» **EXTRACT TO READ**:
23.      Chapter VI concerns the special scheme in Article 26c of the Sixth VAT Directive for non-established taxable persons who provide electronic services to non-taxable persons. Inter alia, Regulation No 1798/2003 reiterates in Articles 29 and 30 the duty already imposed on the non-established taxable person in Article 26c of the Sixth VAT Directive to submit in electronic form the declaration concerning the taking up of activity as well as the tax return, provides for a procedure for determining technical details and makes provision for the information so obtained to be forwarded to the competent authorities of the other Member States.

24.      Chapter VII governs cooperation with the Commission for the purposes of statistical compilation and evaluation of the effectiveness of the mechanisms provided for in the regulation. Chapter VIII determines the manner in which information from non-Member States is to be dealt with.

25.      Chapter IX lays down the general conditions concerning exchange of information and sets out in Article 40 certain grounds on which the transmission of information may be refused.

26.      Article 40 provides in so far as relevant:

‘…

2. This Regulation shall impose no obligation to have enquiries carried out or to provide information if the laws or administrative practices of the Member State which would have to supply the information do not authorise the Member State to carry out those enquiries or collect or use that information for that Member State’s own purposes.

3. The competent authority of a Member State may refuse to provide information where the Member State concerned is unable, for legal reasons, to provide similar information. The Commission shall be informed of the grounds of the refusal by the requested Member State.

4. The provision of information may be refused where it would lead to the disclosure of a commercial, industrial or professional secret or of a commercial process, or of information whose disclosure would be contrary to public policy.

…’

27.      Article 41 goes on to indicate aspects relating to data protection which are to be observed. Finally, Chapter X contains certain general provisions and final provisions.

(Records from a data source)
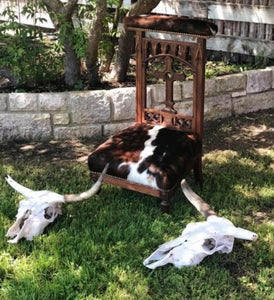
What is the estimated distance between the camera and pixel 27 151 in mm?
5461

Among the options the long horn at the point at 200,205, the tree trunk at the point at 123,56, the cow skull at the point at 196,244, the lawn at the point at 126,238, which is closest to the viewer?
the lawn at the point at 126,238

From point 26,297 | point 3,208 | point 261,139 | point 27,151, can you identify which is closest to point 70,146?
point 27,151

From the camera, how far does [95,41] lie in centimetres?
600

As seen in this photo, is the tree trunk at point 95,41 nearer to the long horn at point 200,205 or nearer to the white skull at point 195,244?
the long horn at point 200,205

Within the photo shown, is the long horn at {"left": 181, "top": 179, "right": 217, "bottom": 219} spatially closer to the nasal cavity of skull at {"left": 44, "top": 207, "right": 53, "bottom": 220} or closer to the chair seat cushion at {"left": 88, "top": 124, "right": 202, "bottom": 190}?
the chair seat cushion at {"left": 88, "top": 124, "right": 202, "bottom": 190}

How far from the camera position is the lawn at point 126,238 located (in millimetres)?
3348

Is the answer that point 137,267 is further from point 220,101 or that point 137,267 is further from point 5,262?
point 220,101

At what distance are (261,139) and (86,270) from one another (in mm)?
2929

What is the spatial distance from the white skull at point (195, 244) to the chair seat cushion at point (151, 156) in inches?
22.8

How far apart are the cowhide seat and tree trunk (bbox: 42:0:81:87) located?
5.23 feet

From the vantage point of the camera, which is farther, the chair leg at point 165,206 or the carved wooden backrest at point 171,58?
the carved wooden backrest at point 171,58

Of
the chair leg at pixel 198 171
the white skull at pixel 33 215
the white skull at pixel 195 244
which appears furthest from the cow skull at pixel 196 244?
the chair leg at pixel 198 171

» **TASKS**:
1 – Print the passage on the VAT regulation word for word, from "24.      Chapter VII governs" to "be dealt with.".
2 – Output the lines of the listing without any change, from the line with "From the vantage" through the last line of the listing, both ends included.

» **SOLUTIONS TO EACH TASK**:
1 –
24.      Chapter VII governs cooperation with the Commission for the purposes of statistical compilation and evaluation of the effectiveness of the mechanisms provided for in the regulation. Chapter VIII determines the manner in which information from non-Member States is to be dealt with.

2 –
From the vantage point of the camera, which is farther, the chair leg at point 165,206 or the carved wooden backrest at point 171,58?
the carved wooden backrest at point 171,58

Of
the chair leg at pixel 198 171
the white skull at pixel 33 215
the white skull at pixel 195 244
which appears furthest from the cow skull at pixel 196 244?
the chair leg at pixel 198 171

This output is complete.